*Problem to solve:* Render the listing below as a Markdown table with columns Row and Text, covering only the stretch from the line containing "What do you" through the line containing "Answer: the rocky", both included. Number each row and leave out blank lines.

*Input for this task:*
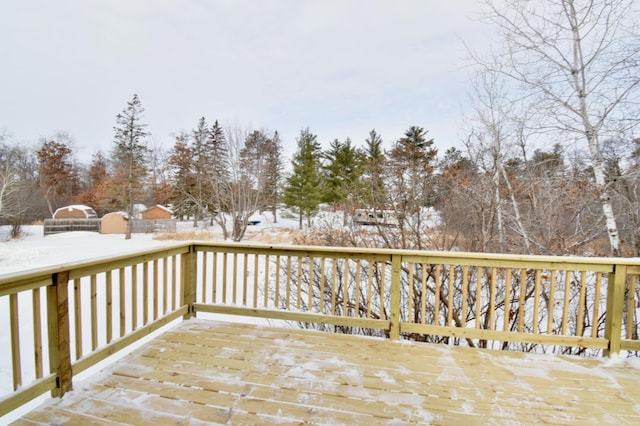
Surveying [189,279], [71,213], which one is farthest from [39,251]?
[189,279]

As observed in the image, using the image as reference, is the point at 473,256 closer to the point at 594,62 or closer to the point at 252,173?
the point at 594,62

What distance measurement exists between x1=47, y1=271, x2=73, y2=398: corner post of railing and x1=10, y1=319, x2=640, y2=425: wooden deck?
0.35 feet

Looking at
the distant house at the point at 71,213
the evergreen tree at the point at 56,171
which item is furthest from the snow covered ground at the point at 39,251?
the evergreen tree at the point at 56,171

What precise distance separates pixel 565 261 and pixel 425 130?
35.0ft

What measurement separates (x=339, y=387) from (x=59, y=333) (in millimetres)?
1765

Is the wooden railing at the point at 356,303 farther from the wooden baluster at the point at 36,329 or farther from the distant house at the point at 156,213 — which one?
the distant house at the point at 156,213

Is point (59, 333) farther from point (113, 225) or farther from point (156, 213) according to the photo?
point (156, 213)

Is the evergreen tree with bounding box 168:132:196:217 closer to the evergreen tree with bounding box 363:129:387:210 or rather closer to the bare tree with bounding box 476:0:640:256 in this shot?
the evergreen tree with bounding box 363:129:387:210

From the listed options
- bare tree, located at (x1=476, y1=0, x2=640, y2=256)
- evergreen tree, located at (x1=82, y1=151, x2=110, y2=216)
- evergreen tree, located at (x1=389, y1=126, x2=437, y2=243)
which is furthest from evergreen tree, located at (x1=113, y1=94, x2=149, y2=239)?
bare tree, located at (x1=476, y1=0, x2=640, y2=256)

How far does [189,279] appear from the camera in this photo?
317cm

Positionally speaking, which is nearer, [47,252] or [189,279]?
[189,279]

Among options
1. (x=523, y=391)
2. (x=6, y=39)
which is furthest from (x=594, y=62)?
(x=6, y=39)

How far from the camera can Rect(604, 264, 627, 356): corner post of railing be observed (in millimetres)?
2375

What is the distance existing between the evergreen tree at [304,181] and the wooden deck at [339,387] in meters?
15.0
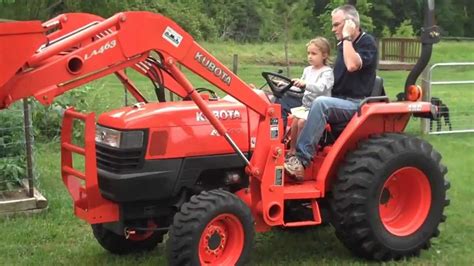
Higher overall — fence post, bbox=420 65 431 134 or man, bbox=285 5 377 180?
man, bbox=285 5 377 180

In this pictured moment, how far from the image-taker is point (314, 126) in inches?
216

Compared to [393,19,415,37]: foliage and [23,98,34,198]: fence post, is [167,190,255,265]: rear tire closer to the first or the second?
[23,98,34,198]: fence post

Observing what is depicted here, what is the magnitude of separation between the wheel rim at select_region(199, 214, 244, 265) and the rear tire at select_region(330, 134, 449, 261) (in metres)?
0.87

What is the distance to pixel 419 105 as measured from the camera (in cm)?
592

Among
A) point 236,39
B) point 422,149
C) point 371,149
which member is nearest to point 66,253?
point 371,149

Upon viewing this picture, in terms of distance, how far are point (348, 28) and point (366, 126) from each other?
769 mm

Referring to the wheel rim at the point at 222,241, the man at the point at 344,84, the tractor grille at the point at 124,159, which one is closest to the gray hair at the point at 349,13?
the man at the point at 344,84

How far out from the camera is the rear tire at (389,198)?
554 centimetres

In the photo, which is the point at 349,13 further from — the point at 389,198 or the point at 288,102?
the point at 389,198

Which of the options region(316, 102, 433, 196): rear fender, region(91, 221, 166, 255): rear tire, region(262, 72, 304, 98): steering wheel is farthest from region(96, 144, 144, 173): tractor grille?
region(316, 102, 433, 196): rear fender

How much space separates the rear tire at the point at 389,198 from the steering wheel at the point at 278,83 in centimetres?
70

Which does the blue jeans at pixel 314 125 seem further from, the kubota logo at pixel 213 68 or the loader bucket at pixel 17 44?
the loader bucket at pixel 17 44

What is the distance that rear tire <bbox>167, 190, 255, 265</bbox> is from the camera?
486 centimetres

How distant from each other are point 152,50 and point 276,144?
1.16m
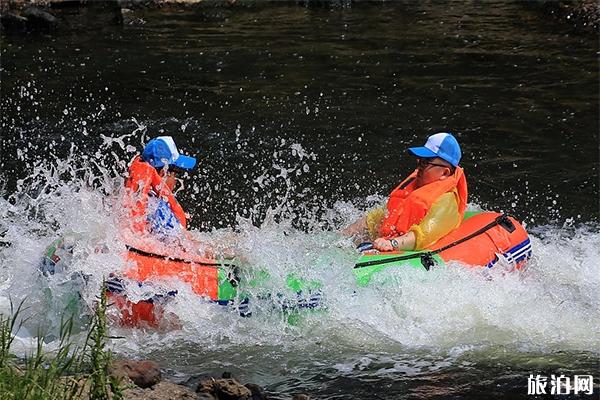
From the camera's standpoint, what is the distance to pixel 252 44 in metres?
16.7

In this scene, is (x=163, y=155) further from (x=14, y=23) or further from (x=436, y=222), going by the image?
(x=14, y=23)

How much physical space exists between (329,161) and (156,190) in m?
3.86

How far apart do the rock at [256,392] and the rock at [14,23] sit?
45.3 feet

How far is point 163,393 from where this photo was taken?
593 centimetres

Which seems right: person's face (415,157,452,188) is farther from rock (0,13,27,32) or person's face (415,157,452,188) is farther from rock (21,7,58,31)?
rock (0,13,27,32)

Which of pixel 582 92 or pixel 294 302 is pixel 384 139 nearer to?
pixel 582 92

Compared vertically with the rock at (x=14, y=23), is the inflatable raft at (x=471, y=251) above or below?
below

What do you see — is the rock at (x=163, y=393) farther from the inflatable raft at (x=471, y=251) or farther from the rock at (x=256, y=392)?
the inflatable raft at (x=471, y=251)

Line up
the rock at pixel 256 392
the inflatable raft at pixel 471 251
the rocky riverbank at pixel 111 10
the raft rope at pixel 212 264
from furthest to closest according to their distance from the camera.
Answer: the rocky riverbank at pixel 111 10, the inflatable raft at pixel 471 251, the raft rope at pixel 212 264, the rock at pixel 256 392

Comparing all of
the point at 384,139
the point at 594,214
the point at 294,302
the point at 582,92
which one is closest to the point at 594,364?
the point at 294,302

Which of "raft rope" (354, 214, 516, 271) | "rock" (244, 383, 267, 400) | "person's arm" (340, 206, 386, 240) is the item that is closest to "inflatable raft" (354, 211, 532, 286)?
"raft rope" (354, 214, 516, 271)

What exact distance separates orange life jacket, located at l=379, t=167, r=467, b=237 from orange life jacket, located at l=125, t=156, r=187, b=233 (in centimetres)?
176

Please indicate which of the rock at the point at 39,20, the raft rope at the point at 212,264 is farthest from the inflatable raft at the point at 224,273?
the rock at the point at 39,20

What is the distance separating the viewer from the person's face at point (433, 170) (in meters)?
7.90
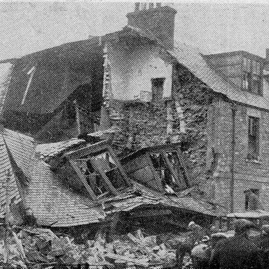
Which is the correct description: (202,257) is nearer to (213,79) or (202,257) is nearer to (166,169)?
(166,169)

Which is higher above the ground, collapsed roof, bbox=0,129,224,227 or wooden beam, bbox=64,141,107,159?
wooden beam, bbox=64,141,107,159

*Full answer:*
| Row | Text |
|---|---|
| 1 | What do you see — is the rock at (x=163, y=393) farther from the inflatable raft at (x=471, y=251) or farther from the rock at (x=256, y=392)? |
| 2 | the inflatable raft at (x=471, y=251) |
| 3 | Line up |
| 4 | the rock at pixel 256 392 |
| 5 | the inflatable raft at pixel 471 251 |
| 6 | the rocky riverbank at pixel 111 10 |
| 7 | the raft rope at pixel 212 264 |
| 8 | from furthest to closest according to their distance from the camera. |
| 9 | Answer: the rocky riverbank at pixel 111 10, the inflatable raft at pixel 471 251, the raft rope at pixel 212 264, the rock at pixel 256 392 |